Current Policies Banning ICE Raids of Hospitals and Schools Protect the General Public
The current policy protects public health and benefits the public in general, according to ACLU attorney Lee Gelernt.
“We don’t want people with contagious diseases too scared to go to the hospital or children going uneducated because of poorly considered deportation policies,” he told NBC News.
States that have already cracked down on undocumented immigrations have experienced the negative consequences of these actions.
For example, Javier Hidalgo, legal director of RAICES, a nonprofit group in San Antonio that advocates for refugees and immigrants says Texas’ new law that requires some hospitals to ask patients about their immigration status is already pushing “folks further into the shadows.”

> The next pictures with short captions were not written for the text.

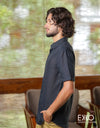 Linen Short Sleeve Shirt - EMSACS0711LSS1096
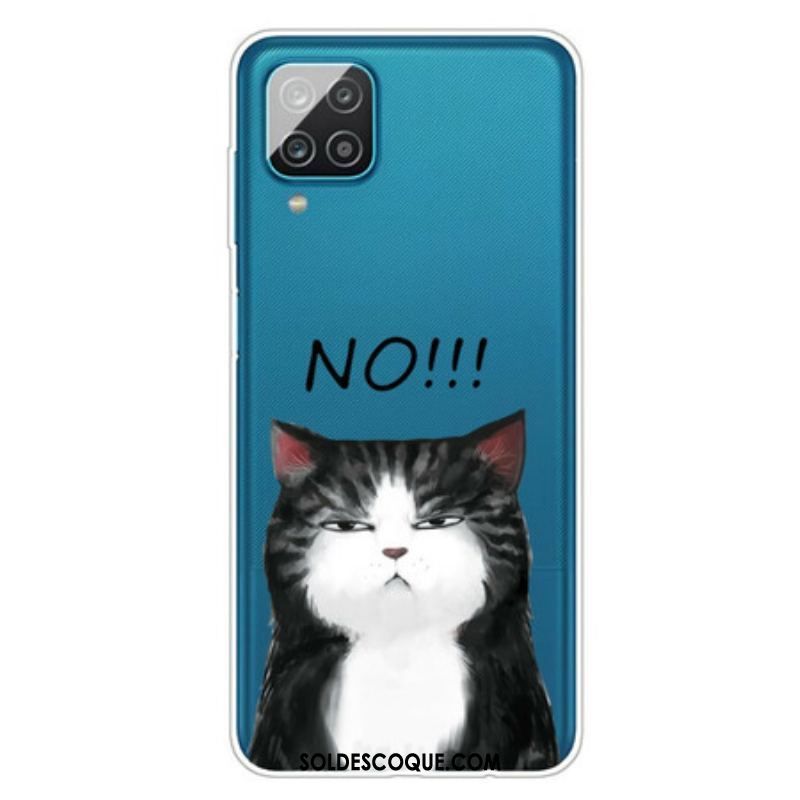 Coque Samsung Galaxy A12 / M12 Le Chat Qui Dit Non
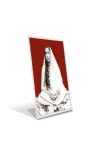 Car Desk/Table Top Shree Sarada Maa Acrylic L-Style Photo Stand - 2.5x3.5 Inches, Compact And Stylish Spiritual Display (F6697)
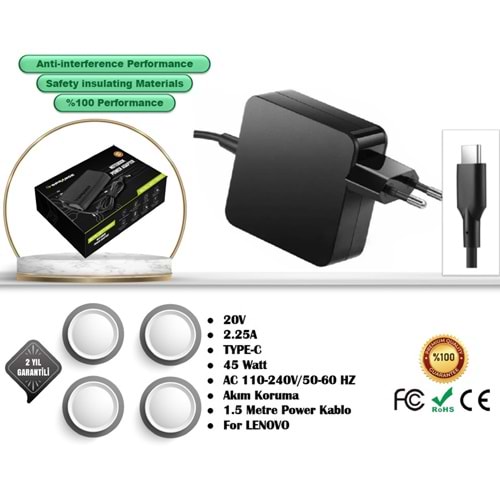 20V-3.25A TYPE-C 65W YENİ NESİL ADAPTÖR SR-L19
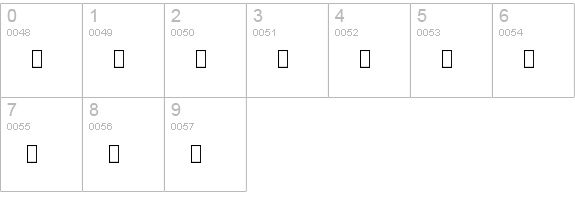 Wham! numbers 0-9 preview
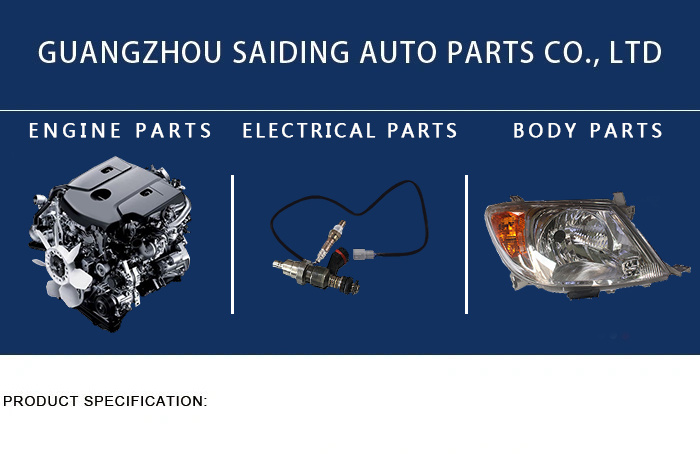 Sensor ABS automático para piezas eléctricas Toyota Hilux Ggn25 LAN35 Tgn36 Kun36 89545-0K010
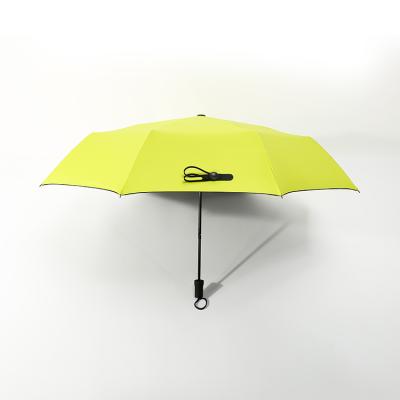 China Customizable Wholesale Manual Open Narrow Folds Umbrella Anti UV 3 Sunshades for sale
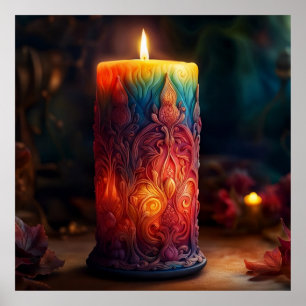 Poster Vela grande com cores vibrantes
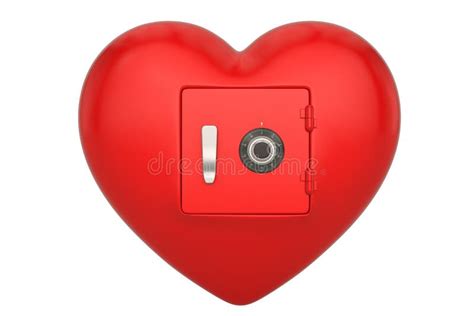 Heart Locked As A Safe Isolated On White Background 3d Illustration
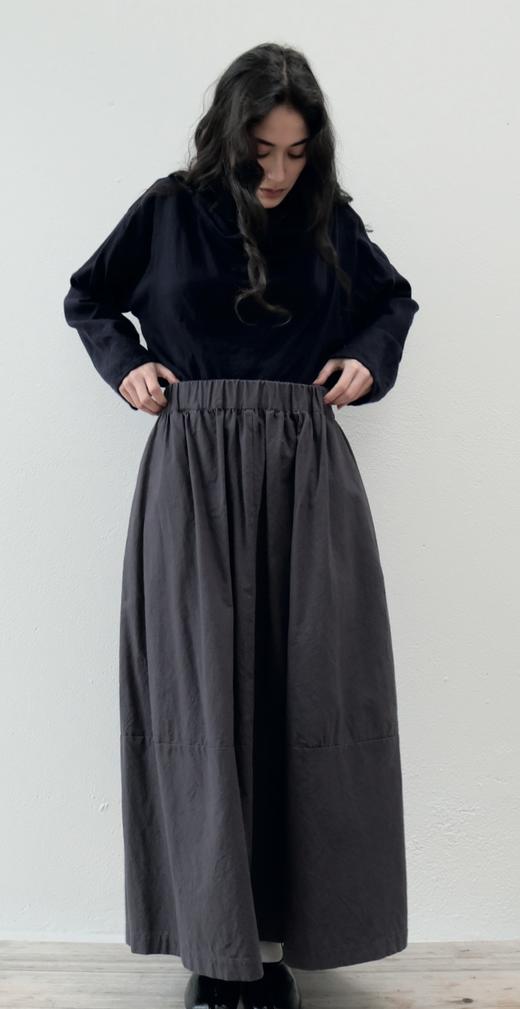 elsa esturgie黑色棉麻半裙 商品图7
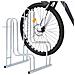 Supporto Per 2 Bici Da Pavimento Autoportante Acciaio Zincato - Foto miniatura 2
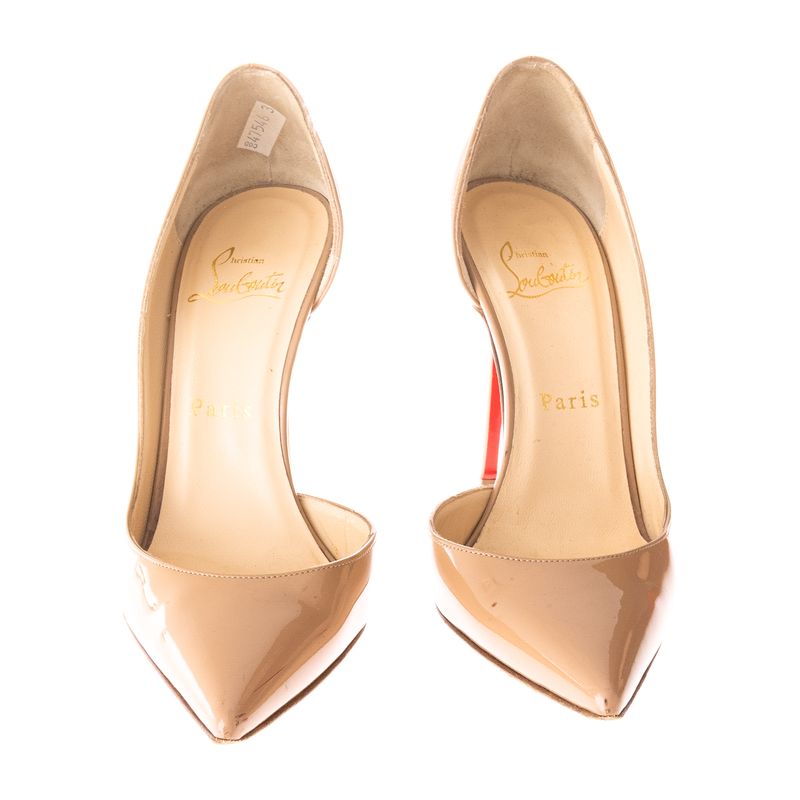 66399-Scarpin-Christian-Louboutin-Verniz-Bege-4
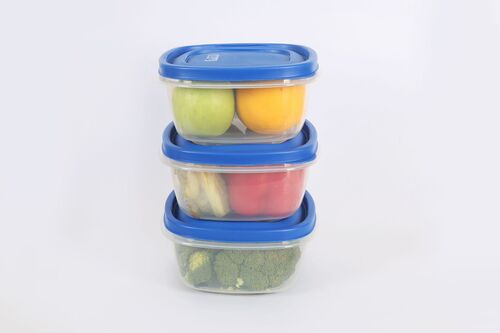 1200ml counter top container: set of 3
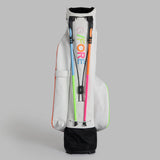 G/Fore LTD RELEASE MOSAIC QUILTED DAYTONA CARRY GOLF BAG SNOW/MULTI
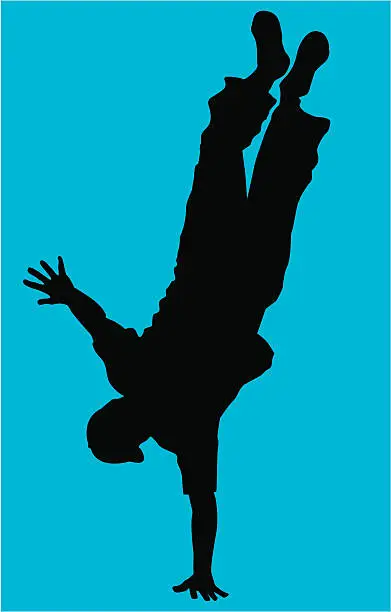 Vector illustration of Hip-Hop Flip ( vector )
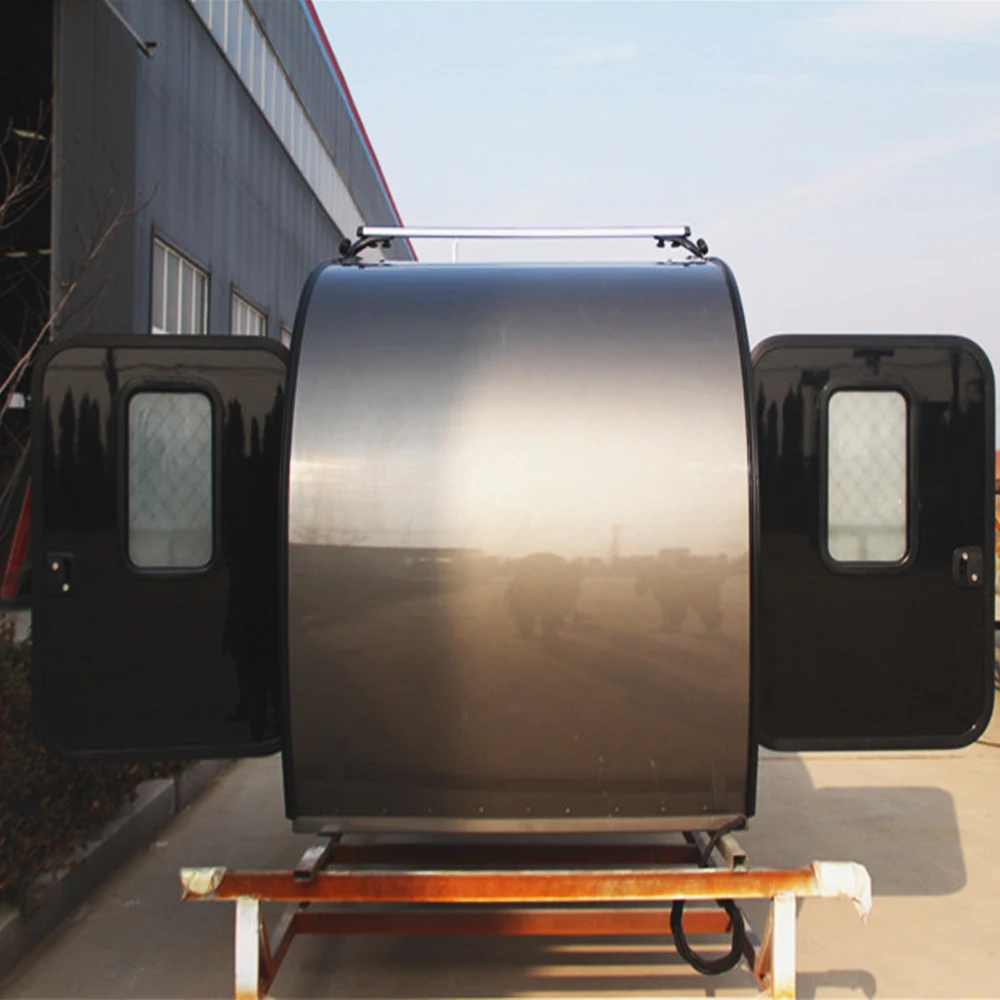 
Factory direct outlets Mini China Mobile Trailer Camper Transportable Teardrop Caravan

Trump’s rescinding of the current policy will also lead many undocumented immigrants, as well as their families and friends, to avoid engaging with law enforcement.
“This reluctance could severely undermine public safety by deterring crime victims or witnesses from cooperating with investigations out of fear of deportation, resulting in negative effects on public safety that extend far beyond immigrant communities,” according to the Law Enforcement Immigration Task Force.

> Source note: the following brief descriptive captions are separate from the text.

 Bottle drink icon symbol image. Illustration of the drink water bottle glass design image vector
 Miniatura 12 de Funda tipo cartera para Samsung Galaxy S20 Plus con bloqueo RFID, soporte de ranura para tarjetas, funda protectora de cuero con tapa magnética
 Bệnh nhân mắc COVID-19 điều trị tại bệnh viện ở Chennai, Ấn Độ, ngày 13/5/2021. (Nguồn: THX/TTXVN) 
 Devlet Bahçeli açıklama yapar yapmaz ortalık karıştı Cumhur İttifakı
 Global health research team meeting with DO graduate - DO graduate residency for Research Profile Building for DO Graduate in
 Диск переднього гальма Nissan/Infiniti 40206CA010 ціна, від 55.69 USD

Additionally, in light of the current labor-shortage, the mass deportation of foreign-born hospital workers could, quite literally, force the collapse of the U.S. healthcare system, reports Forbes.
“It is no exaggeration to say that, without immigrant health care workers, Americans will die for lack of care,” says article author Howard Gleckman.
Schools Will Be Hit Hard by Mass Deportations
The threat of mass deportations could cause chaos in K-12 school districts, reports ChalkBeat.
For example, in 2019, when ICE raided central Mississippi chicken processing plants and arrested nearly 700 undocumented workers, “Teens got frantic texts to leave class and find their younger siblings. Unfamiliar faces whose names weren’t on the pick-up list showed up to take children home. School staff scrambled to make sure no child went home to an empty house, while the owner of a local gym threw together a temporary shelter for kids with nowhere else to go.”
In one district, a quarter of its Latino students, around 150 children, didn’t show up to school the following day.
If Trump carries out his mass deportation plans, similar problems could affect millions of school children across the country. Educators would be responsible for providing food, clothing, counseling, and more to the students whose parents have been arrested.
Texas and Florida are expected to be the first to experience the impact of Trump’s immigration policies due to their governors both supporting the incoming president’s deportation plans.
In response, immigrant rights groups across the nation are conducting know-your-rights trainings and assisting vulnerable families. Additionally, families need to make arrangements — including planning for legal guardianship over their children, financial accounts and properties — should one or both parents who are not documented be picked up by ICE.